Transcribe the stretch of the Brantford Bulldogs article from "Protz’s focus is" through "in the season.".

-- PAGE TEXT follows --

Owen Protz was drafted by the Montreal Canadiens in the fourth round of the 2024 NHL Draft. (Brantford Bulldogs)

McKee says Protz was raw but eager when they acquired him, and describes him as “a beast in the weight room” and “very physical.” After losing to the Ottawa 67’s in the 2024 OHL playoffs and getting back “really early in the morning,” McKee remembers finding Protz alone in the weight room “lifting 550 pounds” a few hours later.

“His potential is very high to be an NHL hockey player, and it’s going to be a simplifying the game type, moving pucks quick and playing strong defensively,” McKee said. “I think he can have a long and successful career doing that. He’s a motivated kid who is driven to improve, and we’re excited about his future.”

The game against Peterborough will be his second of the season. He had an assist and was plus-4 in his first game back. This is his third season with the Bulldogs, who acquired him from Sudbury, and he says they changed the trajectory of his career.

“There’s no other team I’d rather play on. Coming from Sudbury, I wasn’t as developed as I thought I’d be. But coming here, the confidence that (McKee) has in me has given me confidence in myself, and it has really helped me take my game to the next level,” he says. “Jay’s always been the one to push me to be a pro player kind of like how he was back in the day. … Somebody that you know is not going to make mistakes, will put a body on the line, hit anyone, block shots, but really somebody that you can just trust and know ‘We’re not going to have goals scored against us today.’”

The Habs have taken a keen interest, too, with development leads Rob Ramage and Francis Bouillon, who also both played like him, making frequent visits.

Protz’s focus is on a Memorial Cup right now, though.

Because he can feel it. They all can. Practices are different this year, he has noticed. So has five-year Bulldog Lucas Moore, who says he has seen skills sessions go from three or four guys to the whole team out there an hour before practice. Laise, who won an OHL championship in 2018 with the Bulldogs, sees the ingredients too — in the players’ attitude and in how far along they are as a team so early in the season.

“I think everybody on the team — coaching staff, management, players — knows that this year is going to be a special one,” Protz says.

Saturday, Oct. 4, 12:30 p.m.: McKee is back at the rink finishing prep for the visiting Windsor Spitfires. It’s a little more than 12 hours after he left it following the Bulldogs’ 6-3 Friday night win over the Petes, and though his team is now off to a 3-0-1 start, he knows this matchup, against a rested Spitfires team that has begun the year as their co-favorite for the league title, is a measuring stick game.

At the moment, though, he’s choked up talking about how he and his wife, Samantha, came to name their son Audax.

They were on a trip to climb Mount Kilimanjaro shortly after losing a couple of pregnancies, and after McKee had been let go as head coach of the Kitchener Rangers. Avid climbers and RVers, they’d made the decision on a whim because there are only certain times of the year to summit Kilimanjaro.

At the time, McKee already had three kids from a previous marriage, and they had agreed — and were desperate — to have one together. The day before starting their ascent, their tour guide had taken them to visit the local Maasai people, and the tribe insisted on sending them off with a travel dance, pulling Samantha into it and signing to her. When the dance was over, McKee asked them what they were singing about, and they answered “childbearing.”

“Wow,” McKee says as he tells the story, his voice quivering. “It gets me.”

-- PAGE TEXT concluded --
-- DATASET EXCERPT follows --

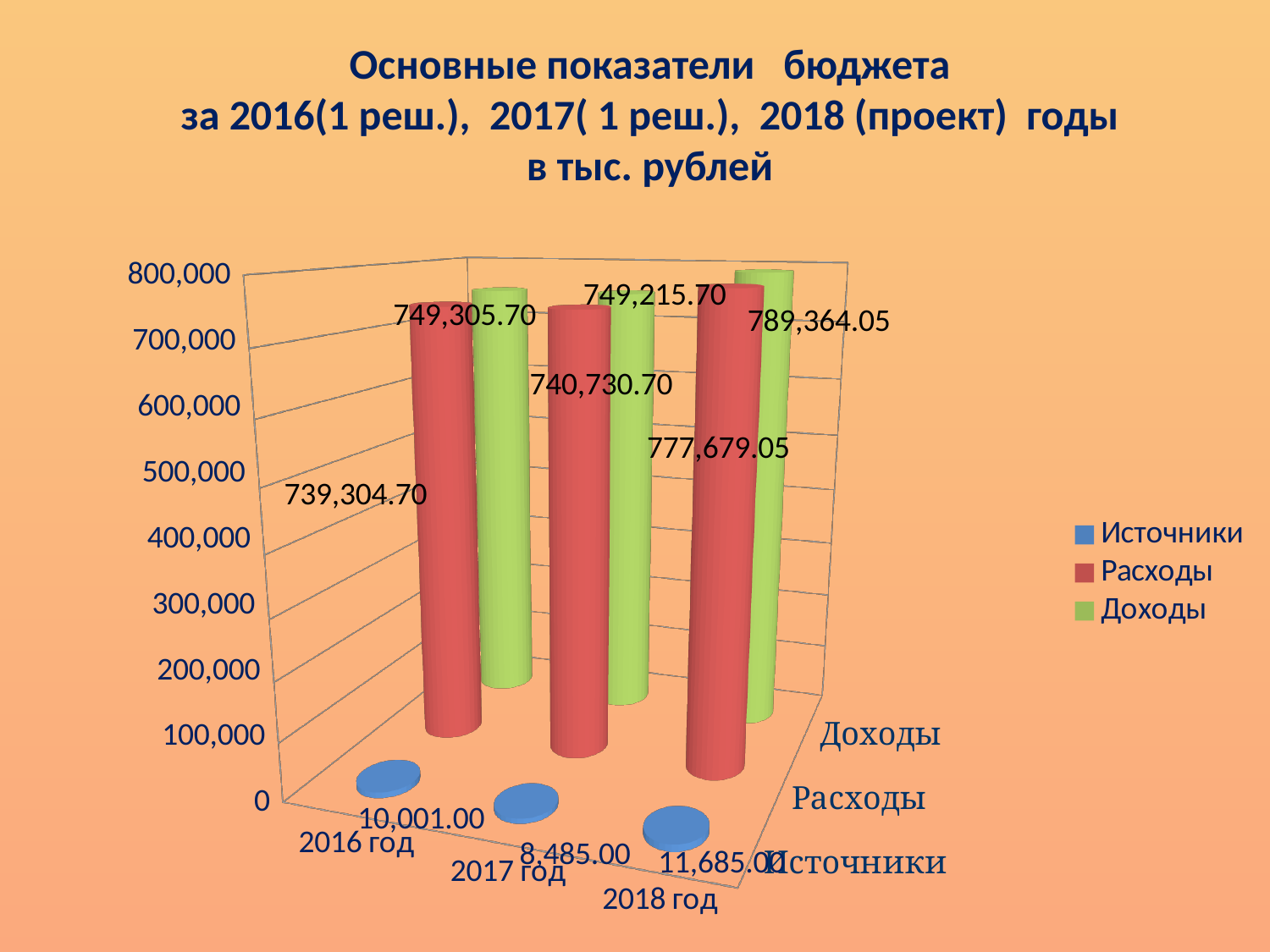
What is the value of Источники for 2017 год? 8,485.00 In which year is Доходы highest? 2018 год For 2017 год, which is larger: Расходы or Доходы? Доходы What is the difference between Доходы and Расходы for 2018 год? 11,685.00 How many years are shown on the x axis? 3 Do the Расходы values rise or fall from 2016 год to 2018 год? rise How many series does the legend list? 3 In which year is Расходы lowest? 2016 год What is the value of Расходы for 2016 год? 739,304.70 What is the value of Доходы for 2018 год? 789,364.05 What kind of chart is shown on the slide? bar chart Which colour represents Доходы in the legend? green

-- DATASET EXCERPT concluded --

→ **ANSWER SECTION**:
Protz’s focus is on a Memorial Cup right now, though.

Because he can feel it. They all can. Practices are different this year, he has noticed. So has five-year Bulldog Lucas Moore, who says he has seen skills sessions go from three or four guys to the whole team out there an hour before practice. Laise, who won an OHL championship in 2018 with the Bulldogs, sees the ingredients too — in the players’ attitude and in how far along they are as a team so early in the season.